Data for analysis:
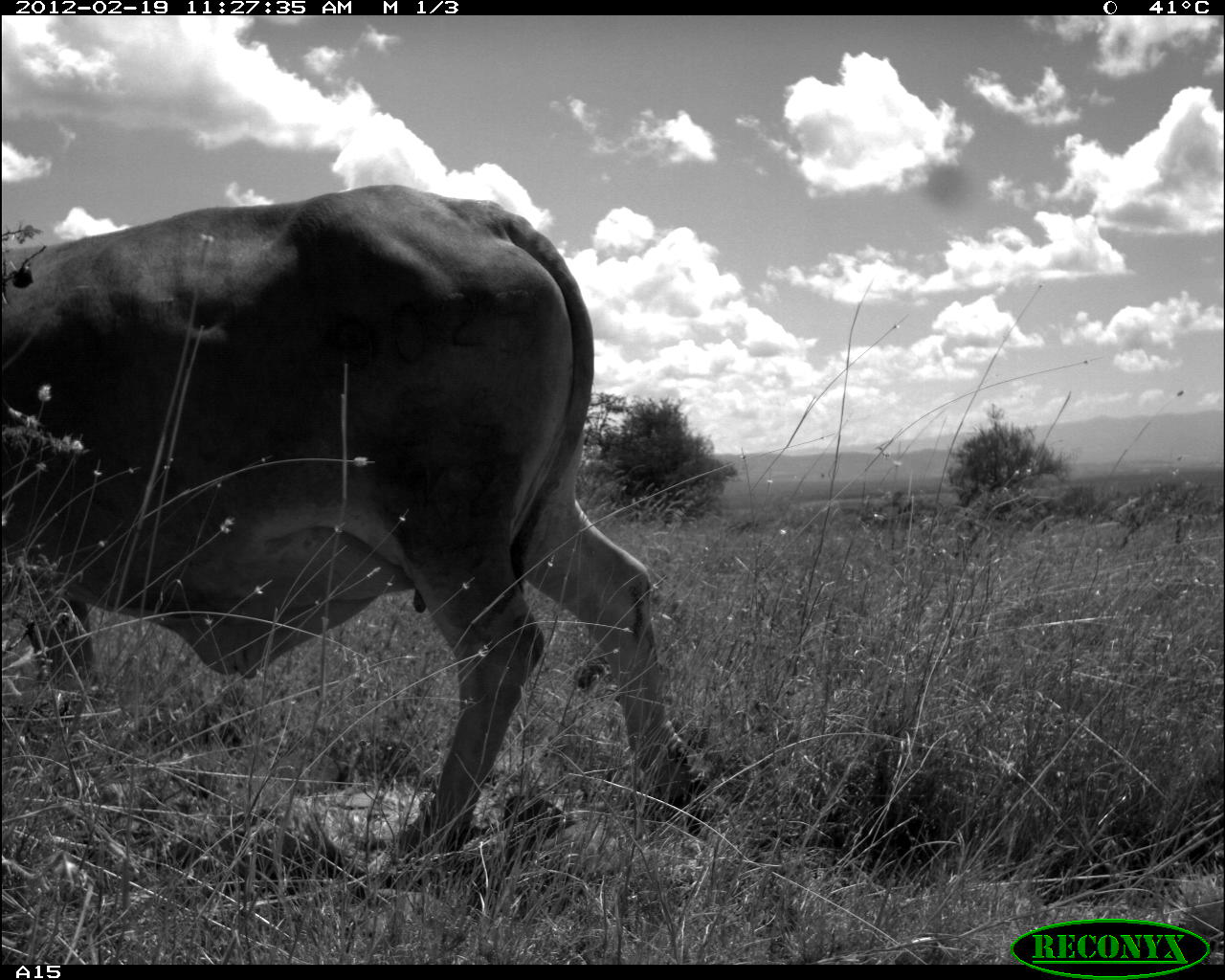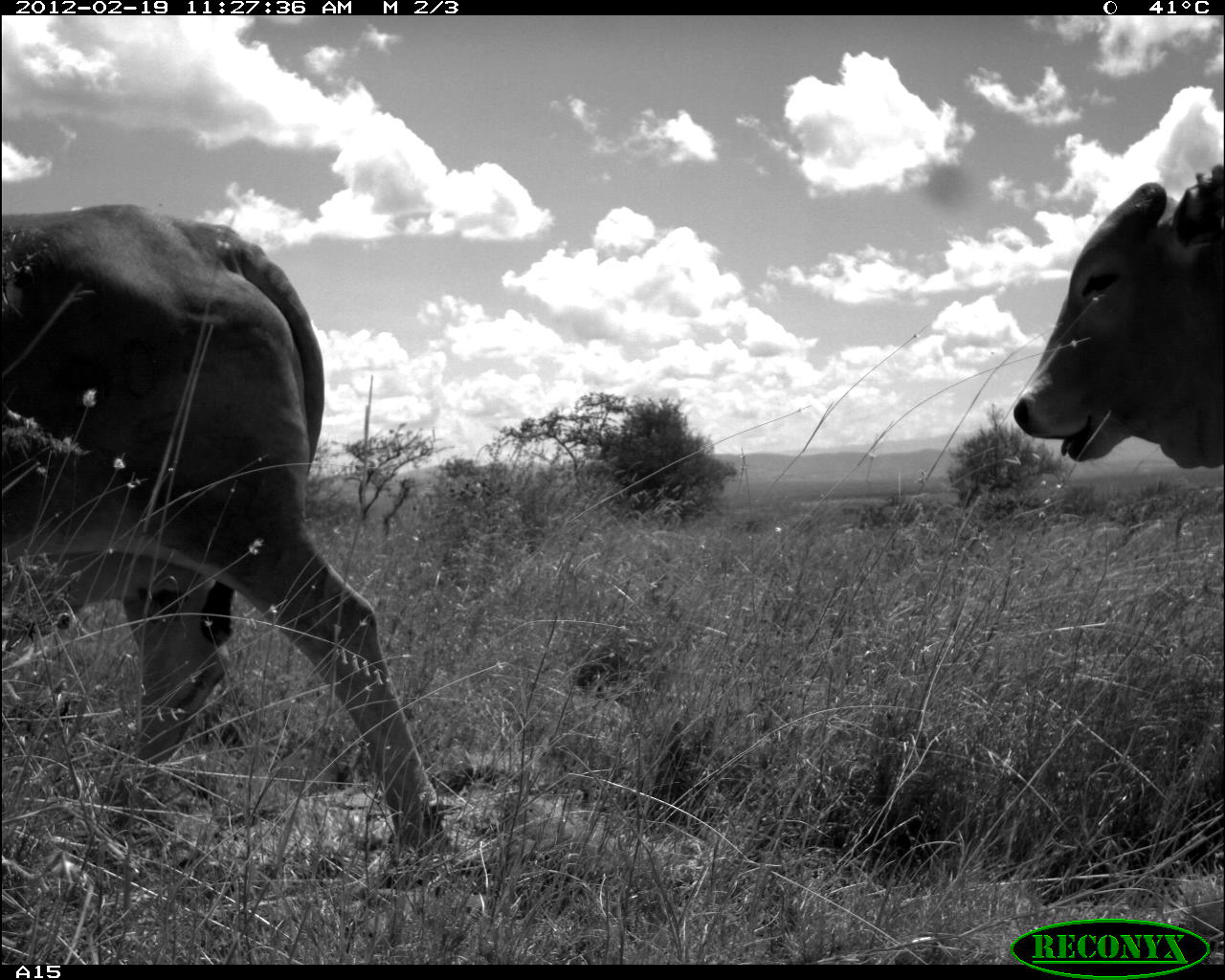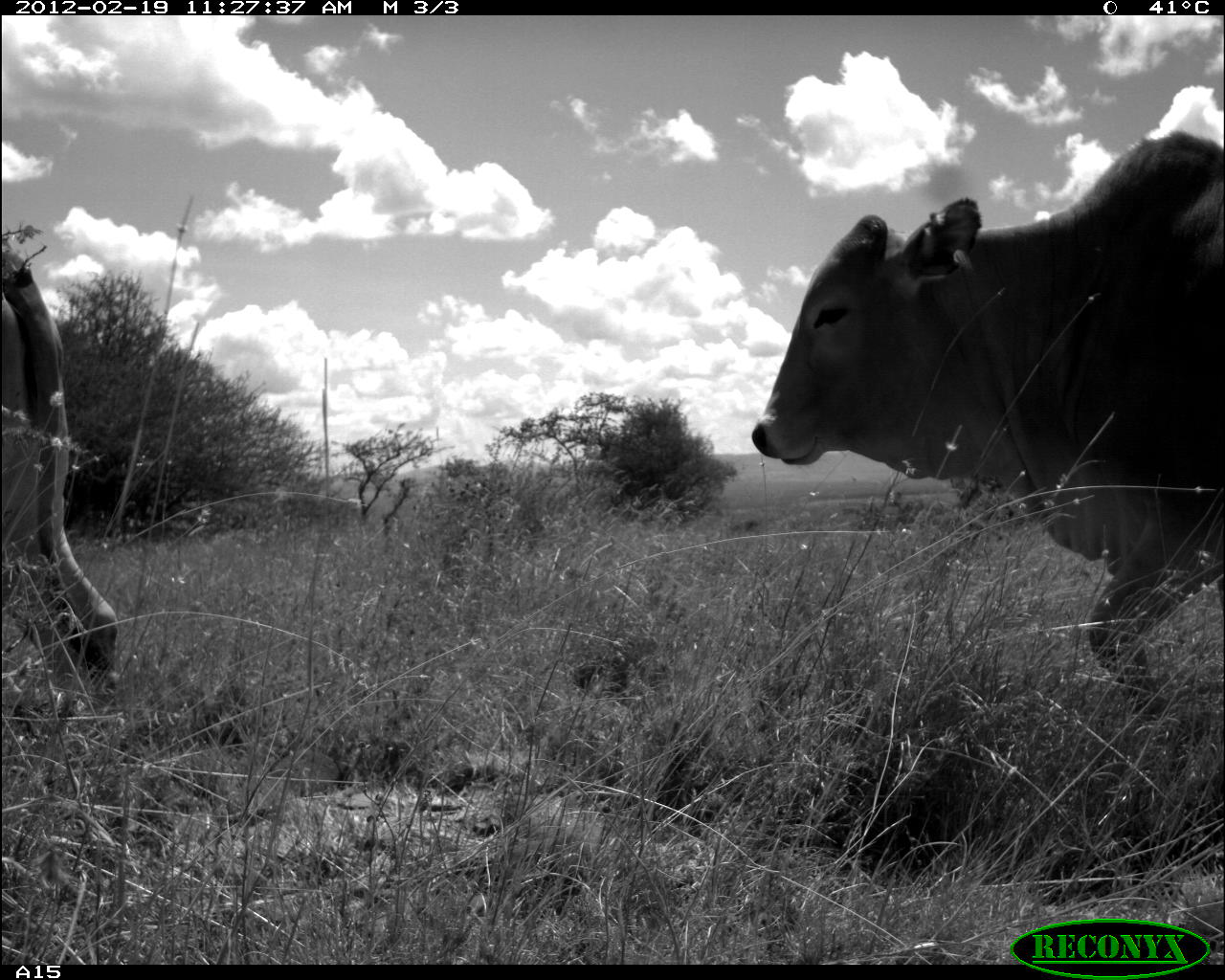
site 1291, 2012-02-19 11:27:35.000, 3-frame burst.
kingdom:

==

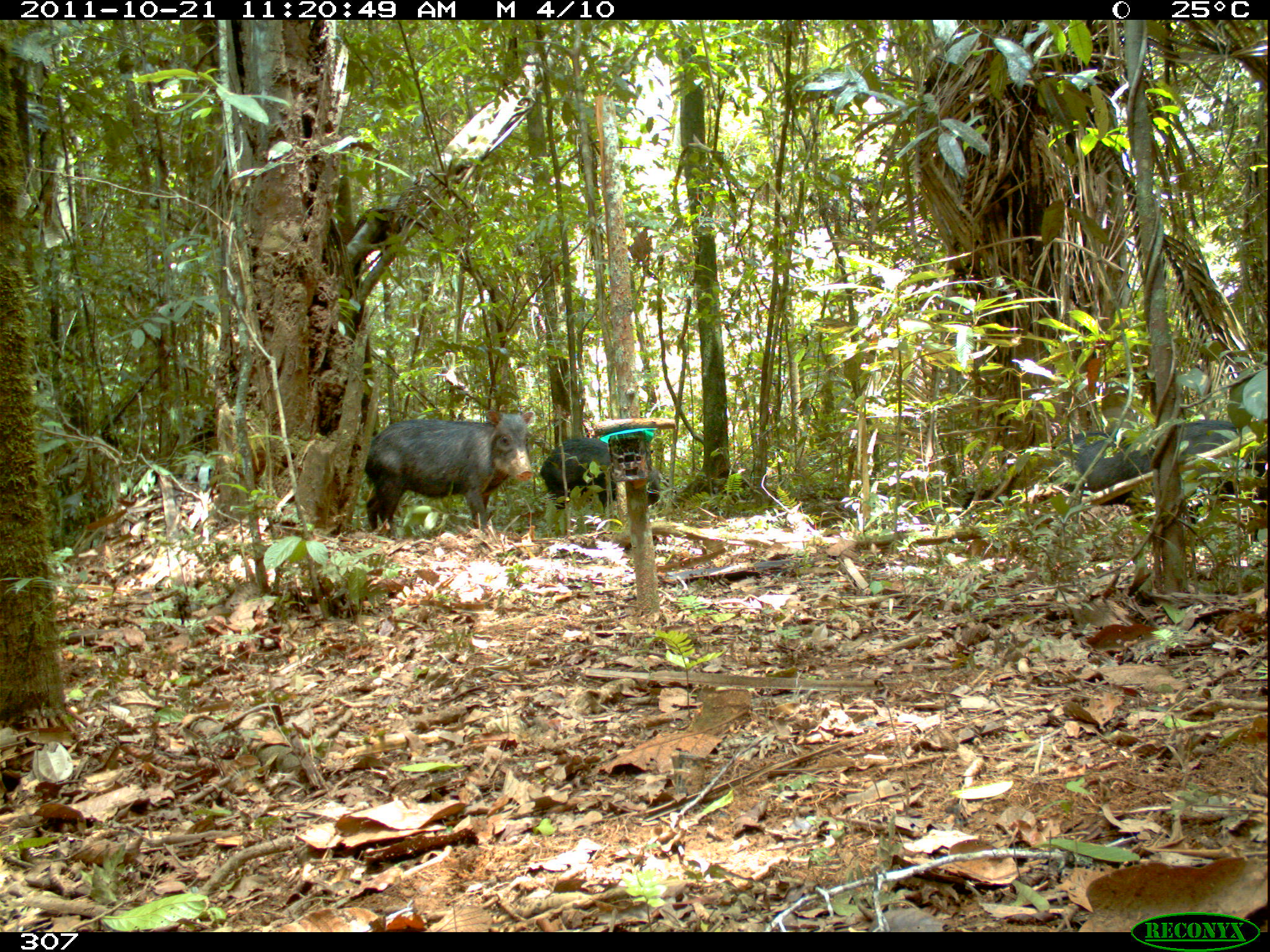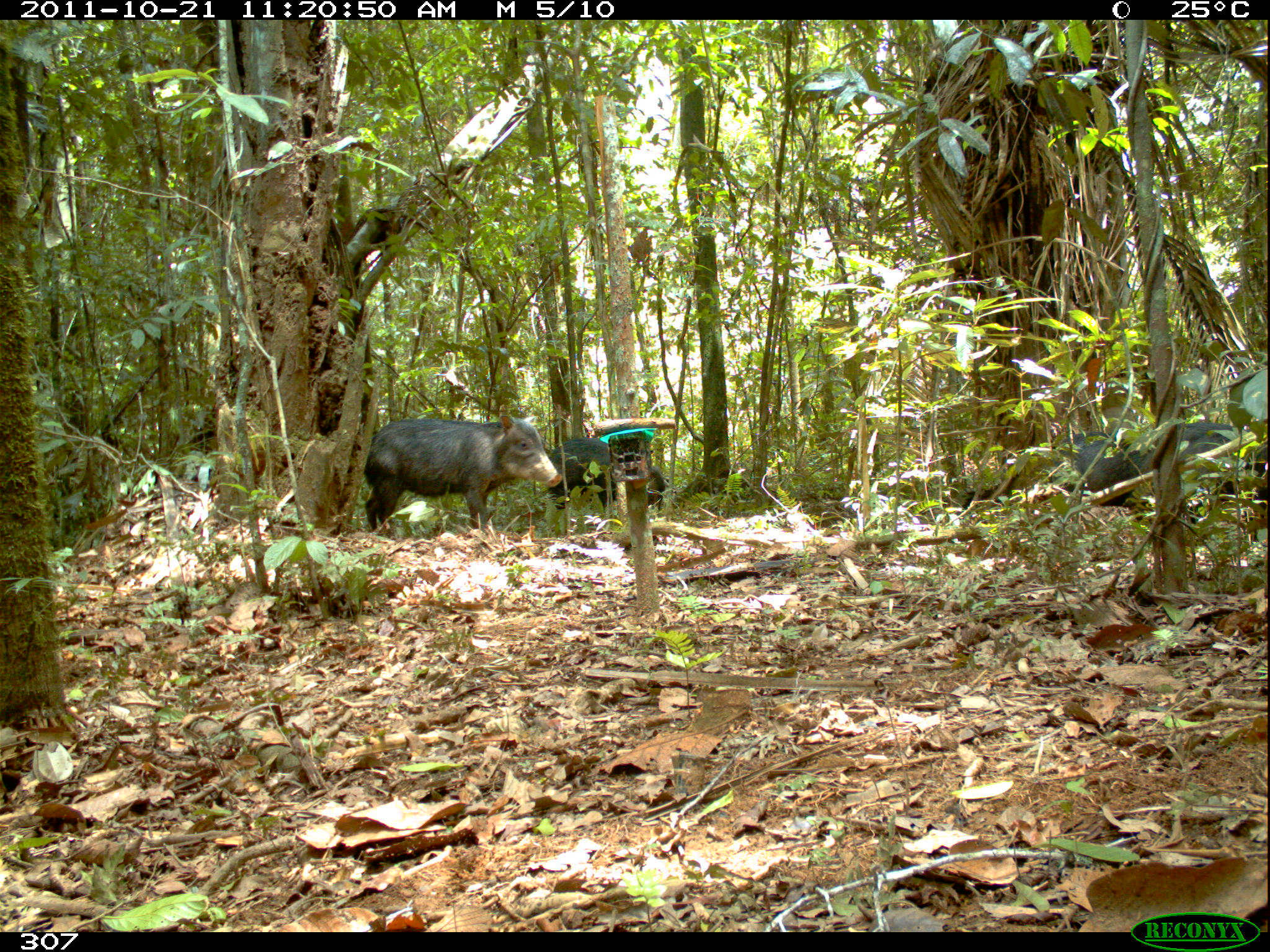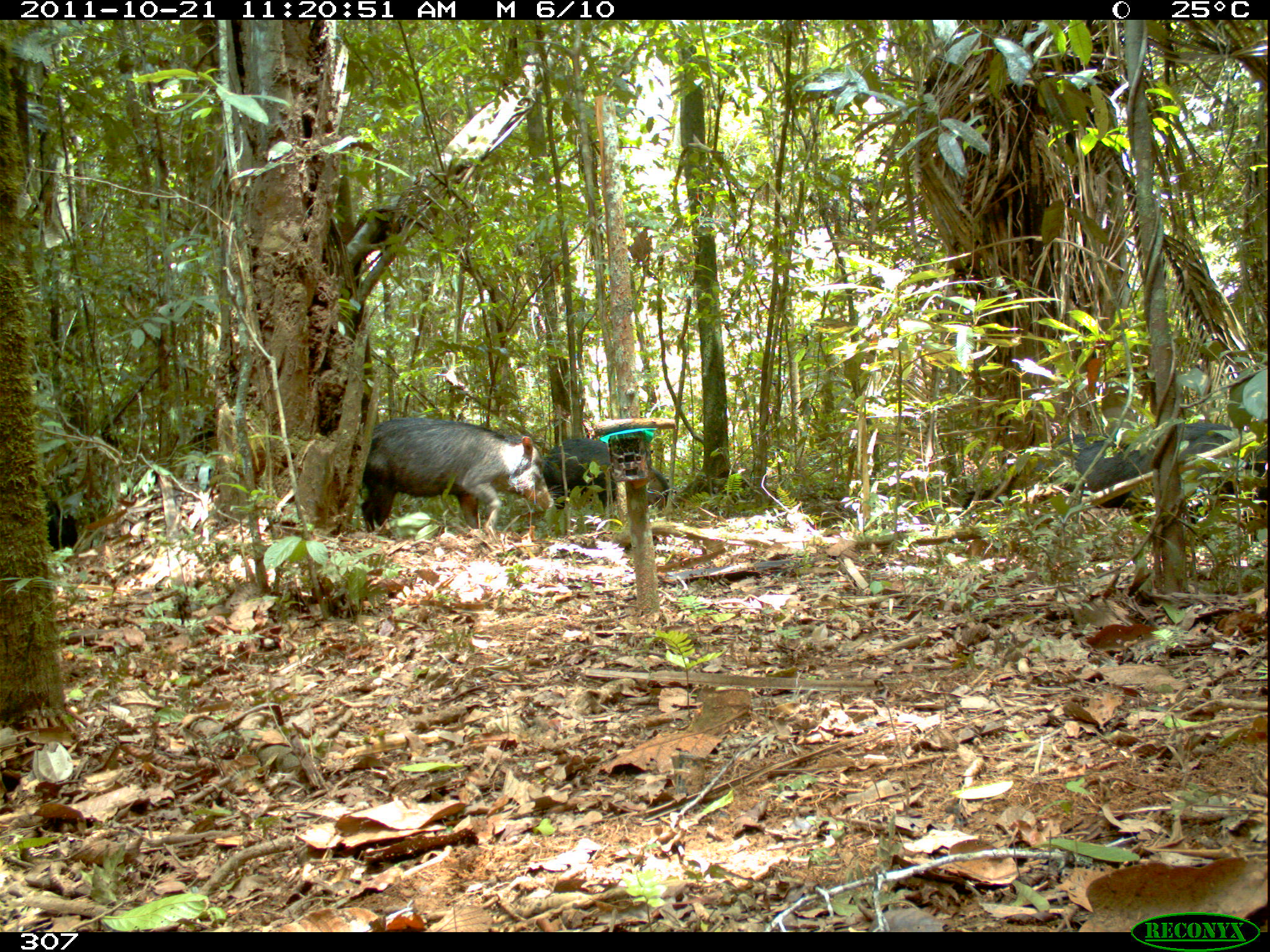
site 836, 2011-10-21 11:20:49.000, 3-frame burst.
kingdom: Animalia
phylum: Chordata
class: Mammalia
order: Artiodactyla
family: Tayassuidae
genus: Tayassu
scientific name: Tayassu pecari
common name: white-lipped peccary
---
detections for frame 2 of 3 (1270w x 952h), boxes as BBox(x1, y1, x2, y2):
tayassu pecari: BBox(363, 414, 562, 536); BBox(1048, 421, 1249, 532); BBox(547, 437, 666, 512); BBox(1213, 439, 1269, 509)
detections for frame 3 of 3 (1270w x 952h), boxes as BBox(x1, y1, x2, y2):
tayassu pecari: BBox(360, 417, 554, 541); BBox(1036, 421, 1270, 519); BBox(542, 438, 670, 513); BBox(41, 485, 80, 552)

Task directions: What number of lines in the records contain the word "burst"? Answer with that number alone.

Answer to the exercise: 2